* [Exercise requirements]
A) Answer these questions using the restaurant review, giving each answer on its own line with its matching mark:
(i) What fruit is the Key lime dessert made with?
(ii) What kind of pasta is served?
(iii) How much does it cost to choose four sides?
B) Reproduce the stretch of the restaurant review from "The dessert menu" through "from a cow.", without any changes.
C) Recast the paragraph of the restaurant review that begins "JM: You know the salads will be good" as a short bulleted list, keeping its main recommendations and prices.

* [Text extract]
****************
Dan Duplain is especially amazed at Chef Jones' meatless reinvention of Fedeli's veal picatta. “I was skeptical,” Duplain admitted. “But I like the vegetarian version as much as the one at Fedeli's.”
The dessert menu is all-out wizardry. Cheesecake without eggs? Jones pulls it off, along with a Key lime concoction made with avocado and topped with an ultra silky whipped cream made from boiled raw cashews sweetened with agave.
WHAT WE DIDN'T LIKE
SB: The hard-edged, industrial decor with cold metal tables. The only color in the place was a single pink bloom on each table. Striking, yes, but not warm.
Also, I felt the menu had a bit too much emphasis on the faux meat. I'd like to see a couple more traditional vegetarian dishes focusing on beans, legumes and grains.
JM: Soy milk in my coffee. Cream from a bean just doesn't compare with cream from a cow.
Also, only whole-wheat pasta is served, so don't be surprised with the dull grayish hue of some of the pasta dishes.
RECOMMENDATIONS
SB: Vegetarians and vegans — shout hallelujah and beat a path to this door. Carnivores — I promise you'll find many dishes to love on this menu. First-time visitors — order several dishes and share. It's a great way to dabble your toes in a new cuisine.
JM: You know the salads will be good, so go outside the box. Try the edamame for sure. Or whole grilled artichokes with faux Parmesan for $10, or Tuscan fries with rosemary soy butter and tofu ricotta for $6. Want to sample lots of things? For $16, you can choose four sides. Also, make reservations on weekends.
VEGITERRANEAN
Northside Lofts, 21 Furnace St., Akron, OH
www.vegiterranean.com
(330)374-5550
Hours: Lunch, Monday-Friday, 11 a.m. to 3 p.m. Dinner, Monday-Saturday, 5 to 10 p.m.; bar open until 1 a.m.
****************
* [Material]
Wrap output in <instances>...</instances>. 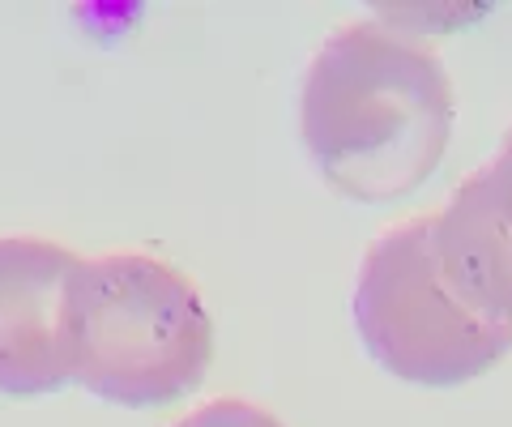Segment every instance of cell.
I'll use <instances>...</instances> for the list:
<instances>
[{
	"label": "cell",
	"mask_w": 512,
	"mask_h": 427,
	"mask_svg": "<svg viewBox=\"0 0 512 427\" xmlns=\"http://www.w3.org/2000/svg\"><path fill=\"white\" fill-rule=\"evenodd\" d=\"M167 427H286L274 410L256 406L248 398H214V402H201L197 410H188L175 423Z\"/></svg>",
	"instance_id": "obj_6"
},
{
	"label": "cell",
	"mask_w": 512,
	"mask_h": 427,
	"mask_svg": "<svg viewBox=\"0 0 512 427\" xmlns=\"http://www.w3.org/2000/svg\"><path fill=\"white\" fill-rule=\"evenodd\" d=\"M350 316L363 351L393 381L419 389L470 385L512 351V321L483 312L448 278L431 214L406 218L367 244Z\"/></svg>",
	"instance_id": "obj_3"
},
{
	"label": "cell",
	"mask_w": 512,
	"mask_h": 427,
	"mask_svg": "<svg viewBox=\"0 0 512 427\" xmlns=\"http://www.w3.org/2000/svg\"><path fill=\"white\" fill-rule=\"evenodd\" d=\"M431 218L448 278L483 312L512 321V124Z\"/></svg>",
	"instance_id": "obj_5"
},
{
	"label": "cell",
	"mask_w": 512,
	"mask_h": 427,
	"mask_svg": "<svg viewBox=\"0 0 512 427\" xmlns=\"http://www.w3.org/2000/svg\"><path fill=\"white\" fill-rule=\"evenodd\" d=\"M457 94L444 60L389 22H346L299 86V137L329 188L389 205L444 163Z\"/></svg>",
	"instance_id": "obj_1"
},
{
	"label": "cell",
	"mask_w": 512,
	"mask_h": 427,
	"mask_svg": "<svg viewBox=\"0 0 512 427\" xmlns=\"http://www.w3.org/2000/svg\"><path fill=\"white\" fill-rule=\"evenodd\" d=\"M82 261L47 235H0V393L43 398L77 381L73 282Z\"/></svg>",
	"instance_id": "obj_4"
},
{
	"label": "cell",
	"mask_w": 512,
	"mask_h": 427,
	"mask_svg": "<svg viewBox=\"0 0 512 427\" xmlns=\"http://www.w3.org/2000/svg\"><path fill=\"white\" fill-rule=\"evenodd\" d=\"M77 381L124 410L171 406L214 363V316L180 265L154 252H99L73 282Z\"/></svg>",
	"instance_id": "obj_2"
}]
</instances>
****************
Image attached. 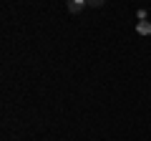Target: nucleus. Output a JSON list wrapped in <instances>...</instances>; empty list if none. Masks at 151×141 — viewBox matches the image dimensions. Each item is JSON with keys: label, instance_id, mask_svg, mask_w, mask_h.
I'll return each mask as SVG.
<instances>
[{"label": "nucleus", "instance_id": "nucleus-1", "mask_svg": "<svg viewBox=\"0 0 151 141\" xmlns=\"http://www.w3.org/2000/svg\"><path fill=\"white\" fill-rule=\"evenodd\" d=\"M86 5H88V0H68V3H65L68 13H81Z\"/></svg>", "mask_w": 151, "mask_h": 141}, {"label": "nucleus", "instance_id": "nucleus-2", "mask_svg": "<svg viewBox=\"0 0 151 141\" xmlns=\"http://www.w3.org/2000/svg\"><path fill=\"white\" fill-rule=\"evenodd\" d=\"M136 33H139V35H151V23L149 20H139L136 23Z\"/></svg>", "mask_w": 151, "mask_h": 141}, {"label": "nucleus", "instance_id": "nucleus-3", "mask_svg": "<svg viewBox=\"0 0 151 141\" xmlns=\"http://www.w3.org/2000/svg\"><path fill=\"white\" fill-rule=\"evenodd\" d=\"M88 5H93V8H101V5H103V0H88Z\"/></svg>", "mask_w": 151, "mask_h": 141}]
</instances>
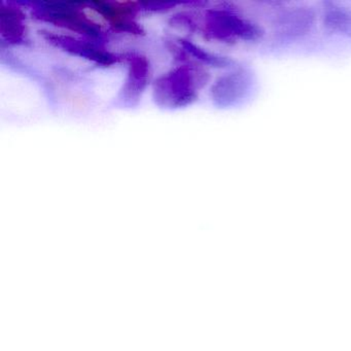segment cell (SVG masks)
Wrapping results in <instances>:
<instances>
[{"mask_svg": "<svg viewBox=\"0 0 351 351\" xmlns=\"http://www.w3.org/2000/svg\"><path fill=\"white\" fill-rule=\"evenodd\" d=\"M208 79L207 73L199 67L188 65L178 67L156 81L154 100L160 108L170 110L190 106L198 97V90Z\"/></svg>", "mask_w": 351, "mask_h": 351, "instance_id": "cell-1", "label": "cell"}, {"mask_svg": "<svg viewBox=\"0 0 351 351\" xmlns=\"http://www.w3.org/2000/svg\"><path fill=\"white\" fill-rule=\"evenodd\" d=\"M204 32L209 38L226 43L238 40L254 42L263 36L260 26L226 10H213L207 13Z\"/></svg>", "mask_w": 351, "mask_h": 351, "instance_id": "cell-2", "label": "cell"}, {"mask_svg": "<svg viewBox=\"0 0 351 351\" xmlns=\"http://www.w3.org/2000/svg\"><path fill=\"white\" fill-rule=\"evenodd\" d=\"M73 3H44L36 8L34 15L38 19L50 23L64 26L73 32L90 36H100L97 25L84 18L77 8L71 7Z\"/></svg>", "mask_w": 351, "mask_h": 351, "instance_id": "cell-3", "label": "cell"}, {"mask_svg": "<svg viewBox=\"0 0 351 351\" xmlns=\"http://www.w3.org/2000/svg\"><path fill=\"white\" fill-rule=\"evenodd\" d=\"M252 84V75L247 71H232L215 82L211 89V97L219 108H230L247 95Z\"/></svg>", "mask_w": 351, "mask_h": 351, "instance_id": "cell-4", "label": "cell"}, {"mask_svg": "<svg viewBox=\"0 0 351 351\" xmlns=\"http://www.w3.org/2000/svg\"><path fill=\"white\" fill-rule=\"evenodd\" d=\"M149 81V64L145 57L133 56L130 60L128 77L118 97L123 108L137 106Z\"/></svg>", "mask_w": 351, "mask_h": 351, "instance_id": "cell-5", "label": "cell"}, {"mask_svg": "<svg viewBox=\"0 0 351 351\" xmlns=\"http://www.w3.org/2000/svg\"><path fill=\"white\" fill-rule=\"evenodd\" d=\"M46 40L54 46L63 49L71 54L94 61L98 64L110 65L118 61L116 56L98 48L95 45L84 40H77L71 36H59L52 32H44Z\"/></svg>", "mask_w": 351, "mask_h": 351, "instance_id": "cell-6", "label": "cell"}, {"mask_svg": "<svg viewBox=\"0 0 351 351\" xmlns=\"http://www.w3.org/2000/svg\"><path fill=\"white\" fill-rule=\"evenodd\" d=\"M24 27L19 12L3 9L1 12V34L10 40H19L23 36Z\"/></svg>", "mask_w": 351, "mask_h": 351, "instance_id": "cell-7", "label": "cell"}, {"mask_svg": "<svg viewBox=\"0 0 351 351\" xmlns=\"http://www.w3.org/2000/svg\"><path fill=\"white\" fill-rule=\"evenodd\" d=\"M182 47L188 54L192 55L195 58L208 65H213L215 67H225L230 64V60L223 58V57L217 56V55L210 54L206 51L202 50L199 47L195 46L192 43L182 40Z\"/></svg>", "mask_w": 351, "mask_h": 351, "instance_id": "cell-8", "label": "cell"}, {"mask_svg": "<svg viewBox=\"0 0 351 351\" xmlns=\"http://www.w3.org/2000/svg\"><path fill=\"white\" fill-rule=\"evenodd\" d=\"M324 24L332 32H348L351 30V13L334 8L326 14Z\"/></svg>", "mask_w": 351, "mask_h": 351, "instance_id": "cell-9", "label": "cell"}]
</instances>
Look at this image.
****************
* [Answers to the exercises]
A)
(i) Avocado.
(ii) Only whole-wheat pasta.
(iii) $16.

B)
The dessert menu is all-out wizardry. Cheesecake without eggs? Jones pulls it off, along with a Key lime concoction made with avocado and topped with an ultra silky whipped cream made from boiled raw cashews sweetened with agave.
WHAT WE DIDN'T LIKE
SB: The hard-edged, industrial decor with cold metal tables. The only color in the place was a single pink bloom on each table. Striking, yes, but not warm.
Also, I felt the menu had a bit too much emphasis on the faux meat. I'd like to see a couple more traditional vegetarian dishes focusing on beans, legumes and grains.
JM: Soy milk in my coffee. Cream from a bean just doesn't compare with cream from a cow.

C)
- The salads are reliably good, so try something beyond them.
- Be sure to try the edamame.
- Other options are whole grilled artichokes with faux Parmesan for $10 or Tuscan fries with rosemary soy butter and tofu ricotta for $6.
- To sample many dishes, choose four sides for $16.
- Make reservations on weekends.